Title: Performance of a Variable Rate Center Pivot System Authors
|Tacker, Phil - UNIV OF ARKANSAS|
|Stephenson, Daniel - UNIV OF ARKANSAS|
|Bajwa, Sreekala - UNIV OF ARKANSAS|
|Perry, Calvin - UNIV OF GEORGIA|
Submitted to: Proceedings of the World Environmental and Water Resources Congress Conference
Publication Type: Proceedings
Publication Acceptance Date: January 29, 2008
Publication Date: May 12, 2008
Citation: Vories, E., P. Tacker, D. Stephenson, S. Bajwa, and C. Perry. 2008. Performance of a variable rate center pivot system. Proc. World Water and Env. Resources Congress. ASCE. (unpaginated CDROM). Interpretive Summary: US farmers are adopting a precision agriculture approach to many parts of their farming operations, but some of the potential benefits may not be realized if they don't change the way they apply irrigation water. A system for variable-rate (VR) water application was installed on a center pivot irrigation system at the Judd Hill Plantation in northeast Arkansas and the objective of this research is to monitor the system for possible water and energy savings. Although water use was reduced by turning off the large sprinkler on the end of the system, fuel use was not reduced. Future studies are planned to monitor the system as more of the sprinklers are turned off and test for fuel savings. Water and fuel savings will benefit farmers through reduced production costs and everyone else will benefit from protecting aquifers and reducing oil demands.
Technical Abstract: US farmers have access to equipment for variable-rate application of most inputs, but some potential benefits of precision agriculture may be masked by uniform application of irrigation water. A system developed at the University of Georgia for variable-rate (VR) water application was installed on a 400-m long center pivot system at the Judd Hill Plantation in northeast Arkansas. The objective of this research is to monitor the system to determine the potential for water and energy savings. A replicated large-plot study was initiated in 2006 based on soil mapping units. Application rates were 13, 19, and 23 mm. No significant cotton yield differences were observed in 2006, probably due to rainfall at the site in July and August.
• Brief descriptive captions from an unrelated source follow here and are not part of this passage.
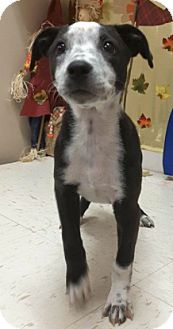 Labrador Retriever Mix Puppy for adoption in Pompton Lakes, New Jersey - Frannie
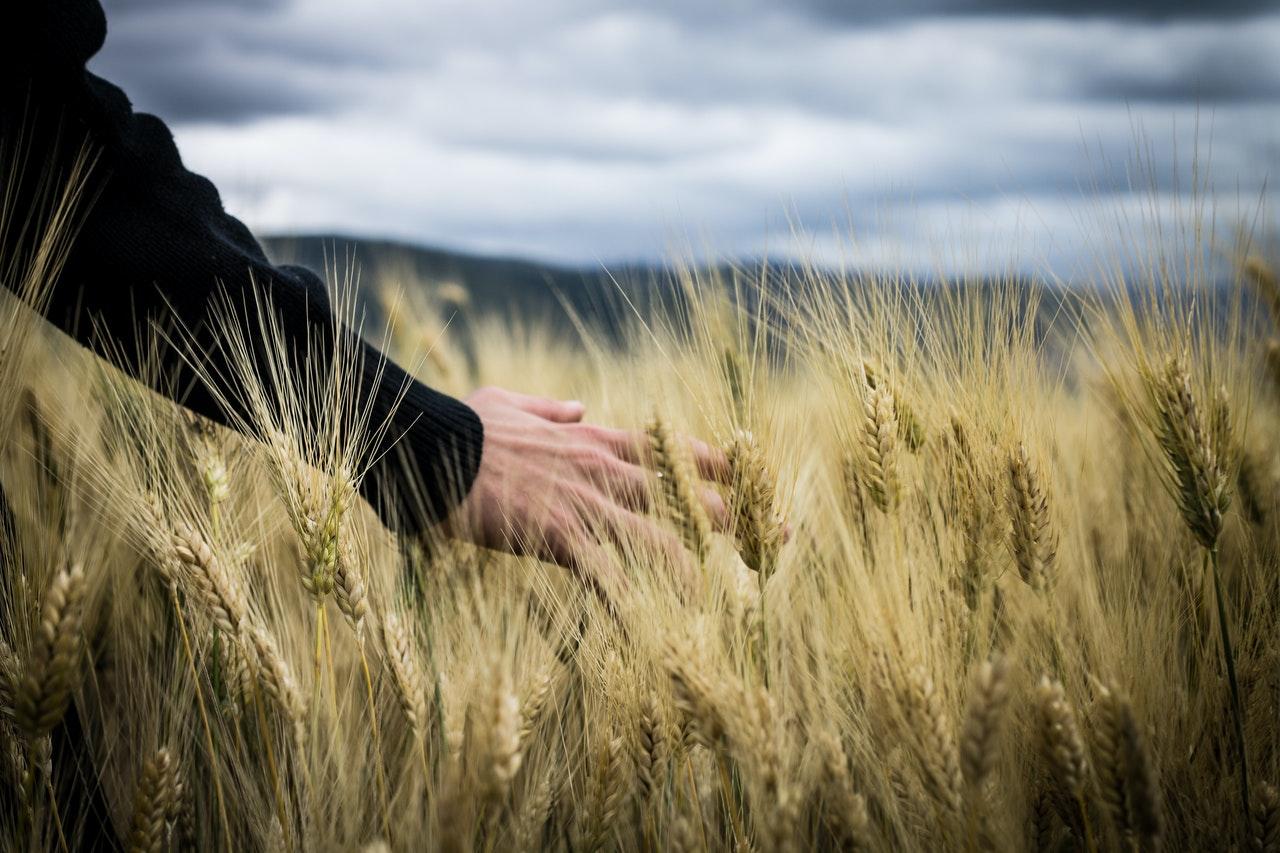 Titelbild: Burnout - Landwirtschaft und Belastungen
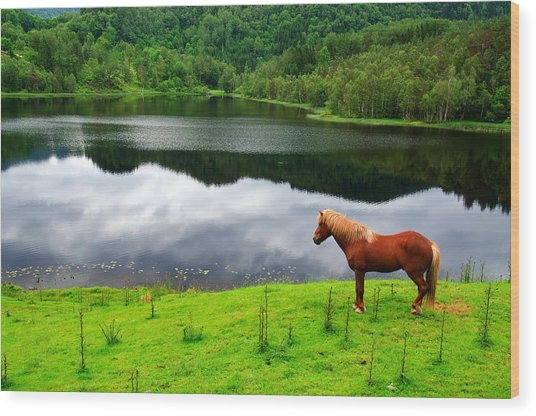 A Stallion Watching His Kingdom Wood Print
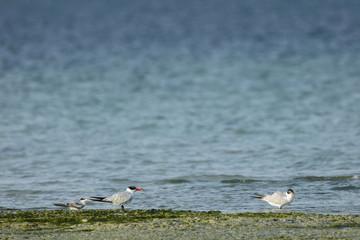 Caspian tern and lesser crested tern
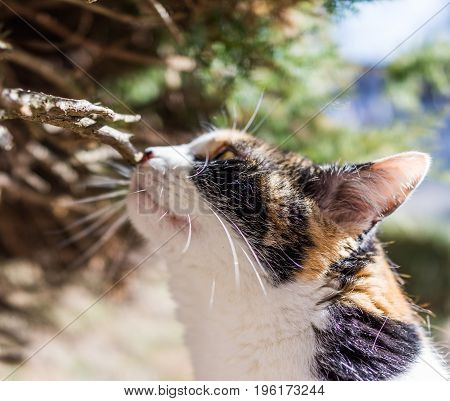 Closeup of calico cat face sniffing branch
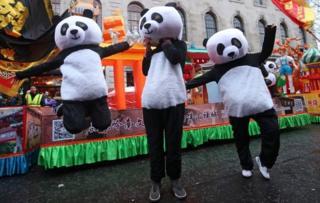 Panda performers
Instrumentation installed in 2007 showed a slightly lower water flow rate and increased water pressure when the end gun was shut off, but the fuel flow rate did not change. The water flow rate decreased during the study period and an additional sensor will be added to test for changes in the water table depth. Future studies are planned to repeat the large-plot study of 2006, monitor the system under a wider range of operating conditions, and investigate possible variable rate nitrogen application through the irrigation system.